Long Baits Blog-Life #waitfortheweather

Das die Wetterbedingungen teilweise zu Erfolg und Misserfolg entscheidend beitragen wissen wir bereits. Der Wechsel nach einem langen Hochdruckgebiet auf ein Tiefdruckgebiet kann oft einen wahren Fressrausch auslösen. Genau auf diese Wetterbedingungen hat unser Teamangler Sebastian Dünow im Frühjahr gewartet und gleich ordentlich abkassiert!

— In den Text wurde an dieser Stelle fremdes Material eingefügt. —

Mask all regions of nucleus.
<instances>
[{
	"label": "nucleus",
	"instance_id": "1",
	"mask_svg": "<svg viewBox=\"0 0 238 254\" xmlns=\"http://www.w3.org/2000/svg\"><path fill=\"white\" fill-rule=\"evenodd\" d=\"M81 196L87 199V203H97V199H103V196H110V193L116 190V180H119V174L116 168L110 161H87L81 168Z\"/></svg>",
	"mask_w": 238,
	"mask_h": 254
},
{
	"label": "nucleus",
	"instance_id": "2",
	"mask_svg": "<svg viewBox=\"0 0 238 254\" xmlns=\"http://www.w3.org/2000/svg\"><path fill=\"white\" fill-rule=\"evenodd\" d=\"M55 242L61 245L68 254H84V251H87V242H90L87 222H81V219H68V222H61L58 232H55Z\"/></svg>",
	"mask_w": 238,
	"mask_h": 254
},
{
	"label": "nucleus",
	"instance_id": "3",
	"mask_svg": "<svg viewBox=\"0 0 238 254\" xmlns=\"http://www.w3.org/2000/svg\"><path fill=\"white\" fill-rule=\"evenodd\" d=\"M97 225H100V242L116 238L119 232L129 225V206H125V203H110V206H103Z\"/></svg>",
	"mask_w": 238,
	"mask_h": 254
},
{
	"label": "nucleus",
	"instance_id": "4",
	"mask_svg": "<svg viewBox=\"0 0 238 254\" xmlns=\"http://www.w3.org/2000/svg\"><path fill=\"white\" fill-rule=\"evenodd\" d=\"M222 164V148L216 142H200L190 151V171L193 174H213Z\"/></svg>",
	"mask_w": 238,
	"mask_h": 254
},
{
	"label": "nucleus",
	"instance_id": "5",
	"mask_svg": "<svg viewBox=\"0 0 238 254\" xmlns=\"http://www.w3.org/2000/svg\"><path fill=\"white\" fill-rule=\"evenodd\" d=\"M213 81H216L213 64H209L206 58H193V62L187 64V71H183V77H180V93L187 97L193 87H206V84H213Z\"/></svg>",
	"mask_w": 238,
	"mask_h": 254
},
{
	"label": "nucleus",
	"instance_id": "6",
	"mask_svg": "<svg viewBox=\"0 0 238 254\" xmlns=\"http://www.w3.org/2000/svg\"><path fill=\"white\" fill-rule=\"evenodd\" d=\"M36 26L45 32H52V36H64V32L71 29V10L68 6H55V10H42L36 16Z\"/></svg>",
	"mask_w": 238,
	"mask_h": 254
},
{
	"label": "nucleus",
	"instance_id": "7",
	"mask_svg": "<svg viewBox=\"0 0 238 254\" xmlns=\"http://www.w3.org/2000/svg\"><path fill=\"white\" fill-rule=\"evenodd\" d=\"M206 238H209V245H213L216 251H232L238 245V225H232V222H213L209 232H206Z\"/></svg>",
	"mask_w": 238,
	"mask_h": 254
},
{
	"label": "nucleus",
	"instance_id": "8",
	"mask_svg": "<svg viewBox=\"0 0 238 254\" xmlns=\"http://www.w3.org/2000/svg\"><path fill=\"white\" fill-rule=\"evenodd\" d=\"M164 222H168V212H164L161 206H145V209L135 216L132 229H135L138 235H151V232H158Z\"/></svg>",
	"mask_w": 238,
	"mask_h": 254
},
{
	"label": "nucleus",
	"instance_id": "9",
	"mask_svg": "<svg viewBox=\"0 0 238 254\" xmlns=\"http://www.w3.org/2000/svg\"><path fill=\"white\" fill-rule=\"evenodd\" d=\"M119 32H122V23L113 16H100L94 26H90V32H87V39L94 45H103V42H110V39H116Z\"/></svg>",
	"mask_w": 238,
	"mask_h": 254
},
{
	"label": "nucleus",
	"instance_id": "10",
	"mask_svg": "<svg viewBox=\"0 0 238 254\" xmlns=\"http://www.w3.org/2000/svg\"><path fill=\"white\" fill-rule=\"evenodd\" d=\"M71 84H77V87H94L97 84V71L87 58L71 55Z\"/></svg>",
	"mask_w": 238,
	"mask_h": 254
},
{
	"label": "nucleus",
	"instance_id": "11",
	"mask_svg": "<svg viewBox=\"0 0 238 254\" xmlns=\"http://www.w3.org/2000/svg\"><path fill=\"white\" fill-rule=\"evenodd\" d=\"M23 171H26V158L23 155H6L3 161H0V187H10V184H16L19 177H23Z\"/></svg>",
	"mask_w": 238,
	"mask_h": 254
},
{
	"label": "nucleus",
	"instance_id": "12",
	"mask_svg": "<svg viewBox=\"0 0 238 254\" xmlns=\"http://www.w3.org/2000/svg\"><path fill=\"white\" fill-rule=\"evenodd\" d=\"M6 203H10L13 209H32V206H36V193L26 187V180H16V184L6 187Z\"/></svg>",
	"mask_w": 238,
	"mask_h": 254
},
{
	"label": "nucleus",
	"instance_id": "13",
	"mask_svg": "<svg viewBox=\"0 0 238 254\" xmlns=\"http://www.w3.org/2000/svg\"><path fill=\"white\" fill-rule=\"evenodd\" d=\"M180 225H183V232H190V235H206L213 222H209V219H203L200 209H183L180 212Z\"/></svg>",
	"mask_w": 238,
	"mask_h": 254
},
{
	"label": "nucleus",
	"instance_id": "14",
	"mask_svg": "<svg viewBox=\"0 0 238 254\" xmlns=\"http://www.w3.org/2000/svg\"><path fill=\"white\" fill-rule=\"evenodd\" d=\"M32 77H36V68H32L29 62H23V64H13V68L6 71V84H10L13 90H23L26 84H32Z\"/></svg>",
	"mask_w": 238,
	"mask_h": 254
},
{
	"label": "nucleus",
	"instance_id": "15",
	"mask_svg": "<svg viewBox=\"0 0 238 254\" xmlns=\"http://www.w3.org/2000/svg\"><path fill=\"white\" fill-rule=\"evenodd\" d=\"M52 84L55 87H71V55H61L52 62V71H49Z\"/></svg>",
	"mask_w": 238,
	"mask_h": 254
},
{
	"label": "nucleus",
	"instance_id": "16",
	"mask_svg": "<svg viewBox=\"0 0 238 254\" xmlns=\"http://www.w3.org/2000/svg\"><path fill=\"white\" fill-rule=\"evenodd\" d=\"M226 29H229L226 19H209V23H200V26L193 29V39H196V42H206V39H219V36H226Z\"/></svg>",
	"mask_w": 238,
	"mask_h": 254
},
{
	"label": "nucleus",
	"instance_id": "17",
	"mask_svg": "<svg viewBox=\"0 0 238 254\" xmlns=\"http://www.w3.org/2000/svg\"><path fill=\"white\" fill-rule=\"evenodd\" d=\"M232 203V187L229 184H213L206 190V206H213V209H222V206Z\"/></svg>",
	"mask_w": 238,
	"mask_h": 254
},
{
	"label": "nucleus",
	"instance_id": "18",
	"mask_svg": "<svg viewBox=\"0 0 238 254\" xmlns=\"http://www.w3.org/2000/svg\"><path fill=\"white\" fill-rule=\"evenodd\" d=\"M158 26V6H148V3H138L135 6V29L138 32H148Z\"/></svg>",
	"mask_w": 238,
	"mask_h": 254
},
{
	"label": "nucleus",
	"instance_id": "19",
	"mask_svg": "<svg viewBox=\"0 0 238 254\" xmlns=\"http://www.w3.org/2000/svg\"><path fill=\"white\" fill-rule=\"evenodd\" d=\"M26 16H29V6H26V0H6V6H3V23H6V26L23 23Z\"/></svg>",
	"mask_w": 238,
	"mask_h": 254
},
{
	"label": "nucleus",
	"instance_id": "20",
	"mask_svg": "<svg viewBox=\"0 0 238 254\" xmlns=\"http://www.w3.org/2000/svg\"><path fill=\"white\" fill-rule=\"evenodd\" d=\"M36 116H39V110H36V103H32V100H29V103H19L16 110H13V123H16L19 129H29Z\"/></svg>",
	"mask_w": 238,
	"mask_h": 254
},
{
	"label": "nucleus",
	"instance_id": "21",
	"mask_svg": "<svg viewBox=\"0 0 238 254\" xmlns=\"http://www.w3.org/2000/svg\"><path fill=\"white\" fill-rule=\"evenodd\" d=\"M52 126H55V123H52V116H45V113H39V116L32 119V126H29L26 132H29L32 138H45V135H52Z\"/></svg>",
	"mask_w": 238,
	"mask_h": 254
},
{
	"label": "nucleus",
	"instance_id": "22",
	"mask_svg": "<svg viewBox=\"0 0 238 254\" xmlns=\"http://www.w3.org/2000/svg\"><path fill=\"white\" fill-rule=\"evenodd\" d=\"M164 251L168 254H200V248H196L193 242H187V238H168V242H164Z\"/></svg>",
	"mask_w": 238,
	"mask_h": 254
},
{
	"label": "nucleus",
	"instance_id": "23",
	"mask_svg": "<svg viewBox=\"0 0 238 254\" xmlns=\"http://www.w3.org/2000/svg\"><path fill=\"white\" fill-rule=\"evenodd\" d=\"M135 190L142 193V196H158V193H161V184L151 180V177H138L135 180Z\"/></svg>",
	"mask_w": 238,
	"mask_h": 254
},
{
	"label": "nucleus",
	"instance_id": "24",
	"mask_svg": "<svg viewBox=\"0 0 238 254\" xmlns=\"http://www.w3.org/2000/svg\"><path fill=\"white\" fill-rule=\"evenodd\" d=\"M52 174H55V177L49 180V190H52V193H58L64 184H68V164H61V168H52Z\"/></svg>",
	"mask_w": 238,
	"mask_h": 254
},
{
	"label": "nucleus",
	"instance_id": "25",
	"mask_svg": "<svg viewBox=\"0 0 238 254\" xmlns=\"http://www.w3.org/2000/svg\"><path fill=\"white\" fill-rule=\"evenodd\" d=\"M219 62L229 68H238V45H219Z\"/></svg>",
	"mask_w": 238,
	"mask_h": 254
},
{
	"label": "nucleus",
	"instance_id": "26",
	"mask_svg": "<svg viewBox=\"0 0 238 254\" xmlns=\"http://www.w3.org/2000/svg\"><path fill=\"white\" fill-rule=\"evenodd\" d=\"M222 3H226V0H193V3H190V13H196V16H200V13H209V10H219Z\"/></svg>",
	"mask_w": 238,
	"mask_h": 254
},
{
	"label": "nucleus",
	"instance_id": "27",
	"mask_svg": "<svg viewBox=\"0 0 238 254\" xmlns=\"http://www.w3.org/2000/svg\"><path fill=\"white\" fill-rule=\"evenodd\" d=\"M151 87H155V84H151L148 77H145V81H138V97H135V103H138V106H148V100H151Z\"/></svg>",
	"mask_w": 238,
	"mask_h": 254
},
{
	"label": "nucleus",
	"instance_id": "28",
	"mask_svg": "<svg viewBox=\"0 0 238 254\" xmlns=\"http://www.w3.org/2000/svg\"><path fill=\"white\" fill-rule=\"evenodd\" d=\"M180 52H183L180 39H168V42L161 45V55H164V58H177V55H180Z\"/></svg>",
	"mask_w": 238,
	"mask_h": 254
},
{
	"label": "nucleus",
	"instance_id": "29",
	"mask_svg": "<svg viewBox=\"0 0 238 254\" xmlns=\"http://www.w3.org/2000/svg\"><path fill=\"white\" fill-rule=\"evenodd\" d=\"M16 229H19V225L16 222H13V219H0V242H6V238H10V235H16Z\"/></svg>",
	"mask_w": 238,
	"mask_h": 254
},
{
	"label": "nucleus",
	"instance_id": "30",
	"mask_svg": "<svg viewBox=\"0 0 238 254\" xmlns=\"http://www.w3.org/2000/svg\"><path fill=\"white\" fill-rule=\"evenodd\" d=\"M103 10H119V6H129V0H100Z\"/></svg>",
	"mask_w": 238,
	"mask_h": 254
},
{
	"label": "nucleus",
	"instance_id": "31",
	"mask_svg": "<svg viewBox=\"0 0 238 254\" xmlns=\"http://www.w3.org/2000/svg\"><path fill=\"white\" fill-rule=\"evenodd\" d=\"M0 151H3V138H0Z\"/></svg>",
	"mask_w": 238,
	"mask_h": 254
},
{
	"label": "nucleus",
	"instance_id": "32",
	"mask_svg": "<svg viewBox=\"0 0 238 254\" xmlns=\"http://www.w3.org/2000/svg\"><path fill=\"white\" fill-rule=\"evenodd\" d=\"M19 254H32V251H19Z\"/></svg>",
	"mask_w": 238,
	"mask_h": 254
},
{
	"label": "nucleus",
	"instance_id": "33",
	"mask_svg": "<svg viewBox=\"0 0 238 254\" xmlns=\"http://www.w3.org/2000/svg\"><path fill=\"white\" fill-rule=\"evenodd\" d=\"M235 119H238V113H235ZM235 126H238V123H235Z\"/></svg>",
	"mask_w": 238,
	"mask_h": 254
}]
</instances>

Planlos losziehen? Nicht mit mir!

Es ist Ende Mai und wir läuten eine extrem heiße Phase des Jahres ein, denn die ersten wärmeren Tage und Nächte bringen unsere Freunde wieder richtig in Bewegung. Mir ist es gerade jetzt wichtig perfekt vorbereitet zu sein. Das betrifft die Platzwahl, mein Futter und meine Montagen, denn nur wenn ich vorher genau weiß was ich tun will, dann kann ich meine Zeit effektiv nutzen. Erst vor kurzem hatten wir ziemlich langes Hochdruckgebiet mit warmen Tagen und milden Nächten und ich wartete auf den Wetterumschwung. Es sollte ordentlich Wind kommen und der Luftdruck fallen. Ich war mir fast sicher, dass die Fische fressen würden. 

Ich sitze dort wo die Fische sind.

Effektivität als Essenz bei Zeitmangel!

Mir blieb nicht viel Zeit, denn ich musste am Folgetag wieder arbeiten. Als ich an meinem Platz ankam konnte ich direkt Fische lokalisieren. Sie waren genau in der Bucht, die ich mir vorher schon angeschaut hatte. Bevor ich mein Zelt aufbaute, schnappte ich mir eine Rute mit einem Pop Up und versuchte einen der aktiven Fische zu fangen. Das lief allerdings alles andere als nach Plan… Also begann ich umzudenken und befütterte zwei Spots, an denen Fische sprangen, mit 16mm und 20mm Spicy Boilies. Tatsächlich schienen die Fische direkt darauf anzuspringen, denn ich konnte in der Nacht 4 Fische fangen, was an diesem Gewässer nicht allzu häufig passiert. Auch wenn der See gerade mal circa 6ha Wasserfläche besitzt, habe ich so etwas bisher selten erlebt. Alles schien perfekt gelaufen zu sein und ich war gedanklich bereits am einpacken.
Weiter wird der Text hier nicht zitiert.